Required tasks:
(a) Answer these about the bed-making thread:
(i) What did pigeonsheep make to go with the bed?
(ii) What is the photo taken with KC for?
(iii) According to pigeonsheep, what would the price of a human-sized one depend on?
(b) Pick out every line of the entries that holds the word "farthest", and copy each one in full. Case counts.

Text shown:
--------------------

# just a side project :)



## pigeonsheep (Nov 8, 2008)

it didn't take me as long as i thought it would and i was very impressed with it since it was my first time making a bed like this! also made a cute minky blanket to go with it. the photo takin with KC is for a fb contest i entered her in, really hope she wins! :]
let me know what you guys think!

KC is a natural model :laughing5:








bed and blanket :]


----------



## Starr (Jan 19, 2015)

This looks super comfy! I bet your Chihuahuas are so happy to be your babies! Do you make it human sized?


----------



## pigeonsheep (Nov 8, 2008)

Starr said:


> This looks super comfy! I bet your Chihuahuas are so happy to be your babies! Do you make it human sized?


thanks! hehe i think all furbabies with homes are lucky to have a warm place to live in,eat, and play! the luxuries are just extras <3 i haven't tried human size yet but i can if you're interested


----------



## Starr (Jan 19, 2015)

Very true. And sure, what would you charge for something like that? I'm all about supporting businesses like yours.


----------



## pigeonsheep (Nov 8, 2008)

Starr said:


> Very true. And sure, what would you charge for something like that? I'm all about supporting businesses like yours.


would depend on how big u want it/fabrics :daisy: aw thank u! i support businesses as well throughout fb and word of mouth


----------



## coco_little_bear (May 30, 2012)

That's a really cute picture of KC! I love the bed and minky blanket too.


----------



## pigeonsheep (Nov 8, 2008)

coco_little_bear said:


> That's a really cute picture of KC! I love the bed and minky blanket too.

--------------------

Data lines:

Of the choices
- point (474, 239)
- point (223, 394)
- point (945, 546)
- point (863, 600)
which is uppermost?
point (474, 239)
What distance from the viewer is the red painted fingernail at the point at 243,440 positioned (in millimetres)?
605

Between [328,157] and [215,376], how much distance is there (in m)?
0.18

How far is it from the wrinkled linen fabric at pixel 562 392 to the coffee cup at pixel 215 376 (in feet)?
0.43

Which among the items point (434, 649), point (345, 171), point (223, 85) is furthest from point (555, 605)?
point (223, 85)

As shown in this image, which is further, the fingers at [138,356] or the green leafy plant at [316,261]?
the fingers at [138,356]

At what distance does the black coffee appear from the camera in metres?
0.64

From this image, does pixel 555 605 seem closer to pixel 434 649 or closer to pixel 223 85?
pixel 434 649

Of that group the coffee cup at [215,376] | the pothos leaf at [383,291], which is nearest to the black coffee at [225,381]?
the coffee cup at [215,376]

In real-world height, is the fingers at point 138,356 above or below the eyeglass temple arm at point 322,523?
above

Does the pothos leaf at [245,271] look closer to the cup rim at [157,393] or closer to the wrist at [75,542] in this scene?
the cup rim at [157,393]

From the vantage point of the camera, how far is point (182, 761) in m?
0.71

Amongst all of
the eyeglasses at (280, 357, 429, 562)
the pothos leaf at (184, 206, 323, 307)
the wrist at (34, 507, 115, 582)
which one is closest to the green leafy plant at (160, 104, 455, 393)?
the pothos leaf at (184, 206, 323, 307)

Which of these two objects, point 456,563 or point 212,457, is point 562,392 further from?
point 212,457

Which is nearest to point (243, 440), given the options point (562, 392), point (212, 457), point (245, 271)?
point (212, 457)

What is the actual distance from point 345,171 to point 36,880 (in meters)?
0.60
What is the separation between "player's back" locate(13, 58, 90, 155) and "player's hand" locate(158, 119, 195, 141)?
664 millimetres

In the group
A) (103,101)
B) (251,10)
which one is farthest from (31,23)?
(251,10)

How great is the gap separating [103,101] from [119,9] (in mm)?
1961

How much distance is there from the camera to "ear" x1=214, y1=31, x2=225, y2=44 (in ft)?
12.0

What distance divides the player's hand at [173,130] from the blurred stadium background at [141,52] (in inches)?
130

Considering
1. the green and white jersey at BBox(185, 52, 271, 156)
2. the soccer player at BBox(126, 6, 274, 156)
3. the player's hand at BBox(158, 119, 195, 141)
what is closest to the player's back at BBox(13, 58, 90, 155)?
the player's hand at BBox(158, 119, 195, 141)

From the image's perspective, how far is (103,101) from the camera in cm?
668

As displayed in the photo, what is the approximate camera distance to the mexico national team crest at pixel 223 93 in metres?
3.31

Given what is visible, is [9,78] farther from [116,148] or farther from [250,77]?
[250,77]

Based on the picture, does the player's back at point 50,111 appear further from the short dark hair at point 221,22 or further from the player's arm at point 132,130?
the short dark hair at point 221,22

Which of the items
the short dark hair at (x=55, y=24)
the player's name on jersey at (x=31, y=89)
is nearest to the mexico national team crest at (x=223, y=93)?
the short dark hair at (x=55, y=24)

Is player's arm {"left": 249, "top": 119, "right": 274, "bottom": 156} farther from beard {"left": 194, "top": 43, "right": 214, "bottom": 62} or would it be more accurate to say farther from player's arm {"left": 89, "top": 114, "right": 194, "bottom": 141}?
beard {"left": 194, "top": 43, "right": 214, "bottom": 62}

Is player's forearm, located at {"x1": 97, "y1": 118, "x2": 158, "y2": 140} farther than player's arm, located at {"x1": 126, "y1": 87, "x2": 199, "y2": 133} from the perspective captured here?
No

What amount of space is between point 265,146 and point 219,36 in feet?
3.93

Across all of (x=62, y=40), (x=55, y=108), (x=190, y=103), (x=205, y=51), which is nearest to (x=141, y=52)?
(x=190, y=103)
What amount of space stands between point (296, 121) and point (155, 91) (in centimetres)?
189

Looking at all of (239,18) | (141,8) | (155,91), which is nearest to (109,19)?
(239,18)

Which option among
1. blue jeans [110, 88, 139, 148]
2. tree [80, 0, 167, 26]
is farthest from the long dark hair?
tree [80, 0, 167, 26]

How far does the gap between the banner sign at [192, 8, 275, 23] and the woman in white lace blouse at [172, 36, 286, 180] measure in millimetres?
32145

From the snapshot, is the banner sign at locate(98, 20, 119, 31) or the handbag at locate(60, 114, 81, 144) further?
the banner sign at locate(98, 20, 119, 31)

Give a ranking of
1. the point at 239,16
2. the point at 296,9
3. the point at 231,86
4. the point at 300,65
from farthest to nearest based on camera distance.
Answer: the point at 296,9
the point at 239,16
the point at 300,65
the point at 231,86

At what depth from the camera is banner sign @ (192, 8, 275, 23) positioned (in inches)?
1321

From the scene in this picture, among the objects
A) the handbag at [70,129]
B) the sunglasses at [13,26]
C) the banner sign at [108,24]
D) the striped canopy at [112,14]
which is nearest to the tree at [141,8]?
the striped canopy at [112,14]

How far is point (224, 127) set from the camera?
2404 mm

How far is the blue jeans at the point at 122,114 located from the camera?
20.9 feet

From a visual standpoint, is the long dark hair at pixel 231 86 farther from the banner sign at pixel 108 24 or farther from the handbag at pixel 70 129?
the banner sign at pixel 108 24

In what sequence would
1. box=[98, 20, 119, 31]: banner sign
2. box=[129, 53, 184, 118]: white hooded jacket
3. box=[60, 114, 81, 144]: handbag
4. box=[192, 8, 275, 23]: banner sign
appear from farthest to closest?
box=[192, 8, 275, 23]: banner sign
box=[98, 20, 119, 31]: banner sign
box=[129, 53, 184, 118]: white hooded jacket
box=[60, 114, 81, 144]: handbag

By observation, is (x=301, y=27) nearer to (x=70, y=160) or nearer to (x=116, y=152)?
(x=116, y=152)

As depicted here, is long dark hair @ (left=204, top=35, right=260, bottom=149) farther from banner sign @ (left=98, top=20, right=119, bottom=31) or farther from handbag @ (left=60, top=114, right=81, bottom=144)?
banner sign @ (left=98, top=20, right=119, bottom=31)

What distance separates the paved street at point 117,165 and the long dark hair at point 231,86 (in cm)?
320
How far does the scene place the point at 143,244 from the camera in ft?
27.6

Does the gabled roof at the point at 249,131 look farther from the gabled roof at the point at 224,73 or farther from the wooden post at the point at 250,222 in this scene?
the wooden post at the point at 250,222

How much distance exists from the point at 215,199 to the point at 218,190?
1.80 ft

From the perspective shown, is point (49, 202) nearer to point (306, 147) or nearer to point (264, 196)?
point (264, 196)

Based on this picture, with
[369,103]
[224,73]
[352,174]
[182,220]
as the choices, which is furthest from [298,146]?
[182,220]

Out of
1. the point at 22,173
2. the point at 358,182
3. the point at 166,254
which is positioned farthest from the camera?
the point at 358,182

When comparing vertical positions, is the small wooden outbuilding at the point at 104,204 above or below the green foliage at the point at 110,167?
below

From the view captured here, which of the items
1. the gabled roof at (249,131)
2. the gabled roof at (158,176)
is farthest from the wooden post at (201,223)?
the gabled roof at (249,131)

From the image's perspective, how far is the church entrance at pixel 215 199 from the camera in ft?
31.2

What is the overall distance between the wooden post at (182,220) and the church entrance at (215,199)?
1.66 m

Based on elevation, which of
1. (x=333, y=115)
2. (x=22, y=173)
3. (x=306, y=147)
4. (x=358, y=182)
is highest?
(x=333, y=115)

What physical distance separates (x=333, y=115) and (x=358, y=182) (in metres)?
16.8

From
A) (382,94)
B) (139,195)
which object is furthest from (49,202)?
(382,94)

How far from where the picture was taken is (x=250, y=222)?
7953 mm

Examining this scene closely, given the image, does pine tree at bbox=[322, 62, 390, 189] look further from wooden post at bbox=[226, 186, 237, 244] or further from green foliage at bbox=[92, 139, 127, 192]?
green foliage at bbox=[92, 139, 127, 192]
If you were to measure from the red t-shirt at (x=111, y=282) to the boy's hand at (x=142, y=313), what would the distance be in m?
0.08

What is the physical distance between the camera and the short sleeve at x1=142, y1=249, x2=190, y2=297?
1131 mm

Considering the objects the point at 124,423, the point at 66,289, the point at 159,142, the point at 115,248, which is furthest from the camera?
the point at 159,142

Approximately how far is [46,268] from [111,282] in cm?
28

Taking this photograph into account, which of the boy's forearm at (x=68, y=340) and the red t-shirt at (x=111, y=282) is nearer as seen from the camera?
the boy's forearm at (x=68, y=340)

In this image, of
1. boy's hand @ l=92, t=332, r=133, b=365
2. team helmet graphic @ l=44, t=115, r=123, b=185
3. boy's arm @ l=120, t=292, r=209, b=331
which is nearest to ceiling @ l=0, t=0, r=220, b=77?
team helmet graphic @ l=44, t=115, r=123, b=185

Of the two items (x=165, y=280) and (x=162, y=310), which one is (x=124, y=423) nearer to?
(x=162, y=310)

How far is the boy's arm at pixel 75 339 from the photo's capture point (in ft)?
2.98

--------------------

Answer list:
(a)
(i) A minky blanket.
(ii) A Facebook contest that pigeonsheep entered KC in.
(iii) How big the buyer wants it and the fabrics.

(b)
which one is farthest from (31,23)?
is farthest from the long dark hair?
from farthest to nearest based on camera distance.
appear from farthest to closest?
which is positioned farthest from the camera?
is farthest from the wooden post at (201,223)?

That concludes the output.